Se mire como se mire, la solidaridad obliga a una redistribución de rentas entre personas y entre comunidades, de las más ricas hacia las más pobres, como, hasta por cuatro veces, proclama la Constitución en sus artículos 2, 40, 131 y 138: «el Estado garantiza la realización efectiva del principio de solidaridad, velando por el establecimiento de un equilibrio económico, adecuado y justo, entra las diversas partes del territorio español», sobre la base de «una distribución de la renta personal y regional más equitativa», de modo que «las diferencias entre los Estatutos de las distintas Comunidades Autónomas no podrán implicar, en ningún caso, privilegios económicos o sociales». La igualdad como vocación es todo lo contrario del privilegio: un vector de transformación imprescindible para cumplir con el valor superior de la justicia que entroniza una Constitución progresista, necesitada de que todos la interioricemos antes de querer reformarla.

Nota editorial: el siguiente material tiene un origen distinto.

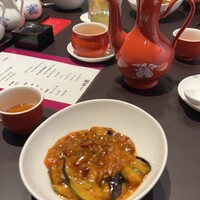 中国料理 桃園 -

Merece también reconocimiento el clima de diálogo social y político que hay en la región; el respeto mutuo de dos partidos —los mismos que se lo faltan en política nacional— que no sólo han acordado por unanimidad un nuevo texto de Estatuto en la Asamblea de Extremadura, sino que han sabido convenir un Código de Buen Gobierno para fomentar la transparencia y la austeridad de todos los cargos públicos, y han hecho posible un Pacto Social y Político para, dentro de las limitaciones de recursos y competencias de la comunidad, impulsar reformas que afiancen los principios de igualdad, cohesión social y territorial y justicia social. Pueden parecer grandes palabras sin alcance práctico; pero implican mucho más: una idea de convivencia esencial para el progreso y la educación cívica de los jóvenes, el arma del futuro.
Y merecen nuestro esfuerzo, sobre todo, los extremeños. Apenas un millón cien mil; sin masa crítica para ser un problema o una solución. Una porción menor del PIB nacional que, con un poco de generosidad o justicia —si fuesen cosas distintas— de parte de quienes más tienen, podría, igual que en otras comunidades hermanas, multiplicarse y dar réditos dentro y fuera de las cuencas de sus ríos. Para que, algún día, todos los niños de este país, extremeños, españoles o extranjeros, sientan en sus casas la templanza del trabajo y aprendan a leer en las flores los nombres de las estrellas.
Antonio Hernández-Gil, decano del Colegio de Abogados de Madrid.